The other three beneficiaries are governments, local economies and, ultimately, consumers, who all benefit from the availability of EI coverage for workers between jobs.
It's too easy to blame seasonal workers for not contributing more to the EI fund than they remove because they are an easy target. Governments have reaped huge surpluses from the EI fund over the years - $54 billion, in fact, was written off by this Conservative government in 2008 and there is currently talk of surpluses that will be kept by the current government, surpluses generated partially because of all the roadblocks that have been put in place to discourage repeat claimants (seasonal workers) from receiving benefits.
The availability of EI for workers in seasonal industries allows these businesses to contribute to the local economy in the areas that they carry out their business. This generates EI premiums, CPP premiums and income tax for governments. The consumer ultimately benefits from affordable pricing in the marketplace.
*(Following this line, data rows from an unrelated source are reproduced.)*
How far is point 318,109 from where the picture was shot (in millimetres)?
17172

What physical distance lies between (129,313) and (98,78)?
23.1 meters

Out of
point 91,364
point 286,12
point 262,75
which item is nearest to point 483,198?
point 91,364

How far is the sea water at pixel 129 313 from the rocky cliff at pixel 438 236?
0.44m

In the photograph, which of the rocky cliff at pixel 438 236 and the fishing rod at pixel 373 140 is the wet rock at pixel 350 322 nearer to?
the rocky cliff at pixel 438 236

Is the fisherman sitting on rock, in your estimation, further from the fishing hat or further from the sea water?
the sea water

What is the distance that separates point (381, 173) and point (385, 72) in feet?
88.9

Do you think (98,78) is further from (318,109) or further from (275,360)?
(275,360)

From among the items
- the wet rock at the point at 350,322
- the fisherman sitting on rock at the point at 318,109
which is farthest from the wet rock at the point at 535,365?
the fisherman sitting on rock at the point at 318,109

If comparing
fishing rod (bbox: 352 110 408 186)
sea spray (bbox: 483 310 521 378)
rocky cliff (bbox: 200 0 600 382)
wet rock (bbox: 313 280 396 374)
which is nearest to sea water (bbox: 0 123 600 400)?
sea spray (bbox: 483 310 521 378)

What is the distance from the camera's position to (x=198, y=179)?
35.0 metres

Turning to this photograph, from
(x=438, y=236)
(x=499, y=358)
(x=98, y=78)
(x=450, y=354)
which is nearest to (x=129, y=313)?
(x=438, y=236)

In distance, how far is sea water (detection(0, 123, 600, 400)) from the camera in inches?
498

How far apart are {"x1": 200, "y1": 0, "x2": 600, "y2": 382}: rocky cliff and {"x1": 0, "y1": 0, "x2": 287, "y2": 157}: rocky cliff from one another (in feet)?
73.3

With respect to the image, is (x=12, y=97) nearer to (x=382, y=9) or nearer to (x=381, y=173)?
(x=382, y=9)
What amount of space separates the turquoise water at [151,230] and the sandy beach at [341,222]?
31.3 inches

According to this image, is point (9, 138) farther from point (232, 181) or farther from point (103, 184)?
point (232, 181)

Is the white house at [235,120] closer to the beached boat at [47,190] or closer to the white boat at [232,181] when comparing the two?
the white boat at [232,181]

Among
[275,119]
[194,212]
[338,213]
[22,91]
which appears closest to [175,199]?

If one looks at the bigger picture it becomes more evident who the "real" beneficences of the EI program are!
Fact No. 5: Foreign workers are a necessary component of the seasonal labour force. It would be fair to state that without foreign workers in the farming sector many Canadian horticultural operations would cease to exist.
There is extreme political pressure currently promoting drastic limits on access to foreign workers in our resource, transportation and service sectors. Much of this pressure appears both misguided and misdirected.
If there are problems with individual employers of foreign workers, by all means they should be dealt with harshly and swiftly. Instead, when an issue is raised in the media, the political reaction is to cut access to foreign workers, not deal with the problem. The reality in the fishing and farming sectors is that foreign workers create Canadian jobs; they do not take Canadian jobs!
For the most part foreign workers tend to be employed in occupations that Canadian workers will not commit to performing on a consistent, reliable basis. Higher wages and automation will not solve this problem; it will only force businesses to look at their exit strategy not their expansion strategy.
In summary, I think it is time that both governments and the media stop worrying about how much an individual pays into or receives from the EI program and instead concentrate on identifying and creating an income structure that does not automatically assume that seasonal work is second-class work. They should also be encouraging the respectful employment of foreign workers to ensure that businesses are able to maintain and grow their operations with confidence.
Most of us who have full-time jobs and cheap food on the table owe a vote of thanks to the seasonal Canadian and foreign workers who help make both possible.